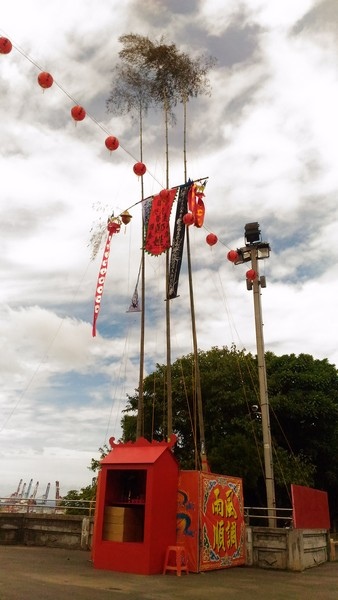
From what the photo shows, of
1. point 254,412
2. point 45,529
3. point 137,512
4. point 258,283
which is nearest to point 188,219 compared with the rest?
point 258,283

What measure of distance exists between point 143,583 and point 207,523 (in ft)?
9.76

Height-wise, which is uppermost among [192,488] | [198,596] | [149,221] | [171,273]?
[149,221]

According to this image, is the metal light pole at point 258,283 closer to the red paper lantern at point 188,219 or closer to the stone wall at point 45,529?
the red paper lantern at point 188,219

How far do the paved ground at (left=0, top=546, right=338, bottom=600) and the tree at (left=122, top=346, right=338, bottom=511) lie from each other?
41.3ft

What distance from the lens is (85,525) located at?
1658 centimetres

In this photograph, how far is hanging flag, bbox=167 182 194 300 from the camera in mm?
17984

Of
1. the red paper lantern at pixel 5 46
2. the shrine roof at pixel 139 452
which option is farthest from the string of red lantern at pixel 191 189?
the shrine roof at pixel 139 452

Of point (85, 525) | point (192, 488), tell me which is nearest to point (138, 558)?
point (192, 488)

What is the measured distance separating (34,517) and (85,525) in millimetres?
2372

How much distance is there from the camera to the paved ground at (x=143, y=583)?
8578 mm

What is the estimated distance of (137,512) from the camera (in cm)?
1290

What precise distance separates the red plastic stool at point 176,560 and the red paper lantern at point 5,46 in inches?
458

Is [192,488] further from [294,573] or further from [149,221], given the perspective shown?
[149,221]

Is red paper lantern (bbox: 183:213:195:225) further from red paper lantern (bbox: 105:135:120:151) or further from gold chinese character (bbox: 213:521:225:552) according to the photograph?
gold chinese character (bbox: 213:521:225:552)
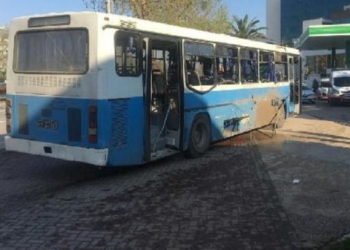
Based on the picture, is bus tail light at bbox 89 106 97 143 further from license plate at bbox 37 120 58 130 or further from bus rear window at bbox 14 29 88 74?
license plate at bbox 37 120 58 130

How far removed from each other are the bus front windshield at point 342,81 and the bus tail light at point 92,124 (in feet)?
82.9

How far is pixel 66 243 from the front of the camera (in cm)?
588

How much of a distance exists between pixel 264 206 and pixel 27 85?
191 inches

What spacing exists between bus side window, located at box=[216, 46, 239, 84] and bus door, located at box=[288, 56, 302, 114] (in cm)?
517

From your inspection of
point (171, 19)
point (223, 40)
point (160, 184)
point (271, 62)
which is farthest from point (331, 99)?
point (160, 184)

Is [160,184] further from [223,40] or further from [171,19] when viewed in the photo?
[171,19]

──────────

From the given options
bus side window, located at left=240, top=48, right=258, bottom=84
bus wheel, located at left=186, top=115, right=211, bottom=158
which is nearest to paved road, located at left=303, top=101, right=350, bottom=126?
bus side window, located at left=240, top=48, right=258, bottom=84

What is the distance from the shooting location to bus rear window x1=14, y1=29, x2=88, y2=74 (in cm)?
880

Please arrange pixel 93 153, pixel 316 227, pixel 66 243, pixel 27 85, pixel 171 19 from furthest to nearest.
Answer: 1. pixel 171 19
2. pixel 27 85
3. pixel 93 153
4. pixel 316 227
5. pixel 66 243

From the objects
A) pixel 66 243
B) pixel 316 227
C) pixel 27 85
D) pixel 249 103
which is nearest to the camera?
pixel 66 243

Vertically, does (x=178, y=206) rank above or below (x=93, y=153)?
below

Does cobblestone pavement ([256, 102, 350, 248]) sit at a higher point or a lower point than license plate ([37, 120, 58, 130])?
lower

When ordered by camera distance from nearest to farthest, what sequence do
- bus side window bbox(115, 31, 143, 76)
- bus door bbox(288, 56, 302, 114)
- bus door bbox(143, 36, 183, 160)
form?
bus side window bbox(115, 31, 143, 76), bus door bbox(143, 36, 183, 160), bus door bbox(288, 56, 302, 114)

──────────

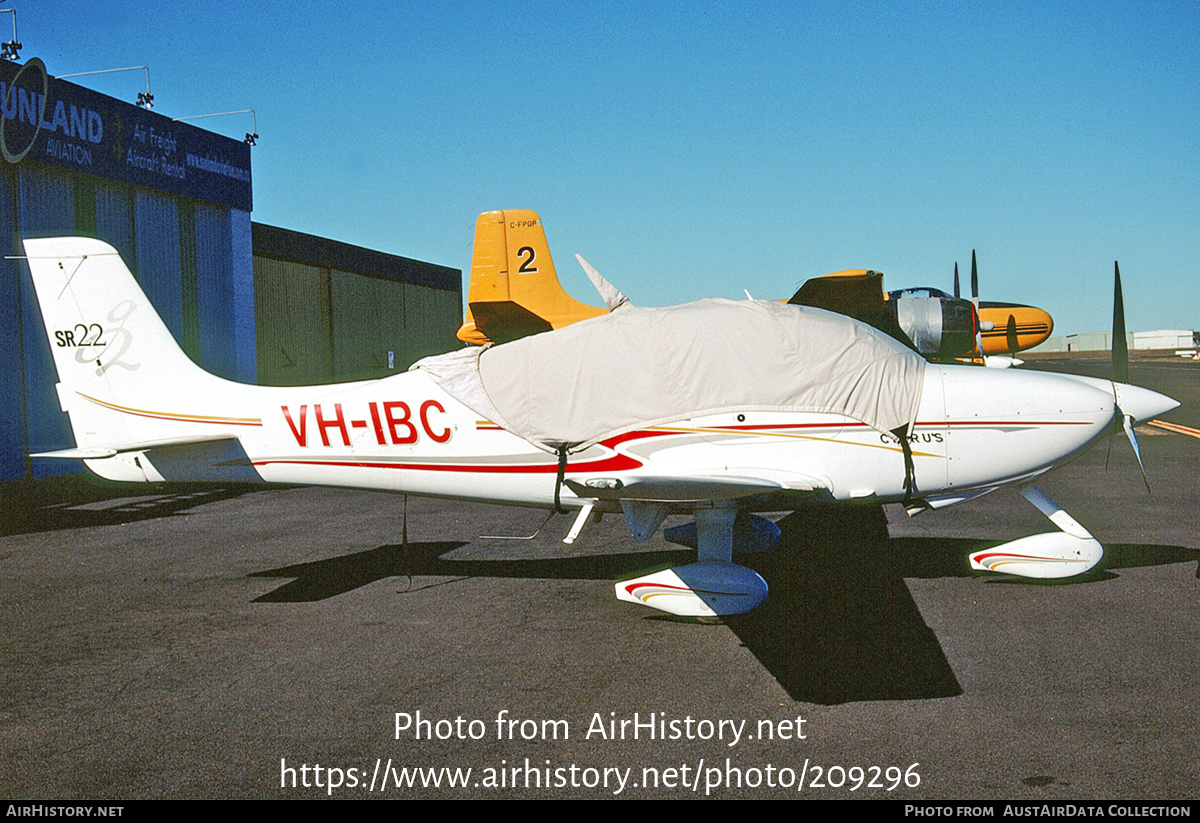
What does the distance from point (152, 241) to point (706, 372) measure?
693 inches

──────────

- [WHAT YOU HAVE TO DO]: Which lines of the material above contain the string "door", with case counting? Copy each of those lines out.

- [RESULT FOR THIS EXERCISE]:
What spacing exists between bus side window, located at box=[216, 46, 239, 84] and bus door, located at box=[288, 56, 302, 114] (in cm)?
- bus door bbox(288, 56, 302, 114)
- bus door bbox(143, 36, 183, 160)
bus side window bbox(115, 31, 143, 76), bus door bbox(143, 36, 183, 160), bus door bbox(288, 56, 302, 114)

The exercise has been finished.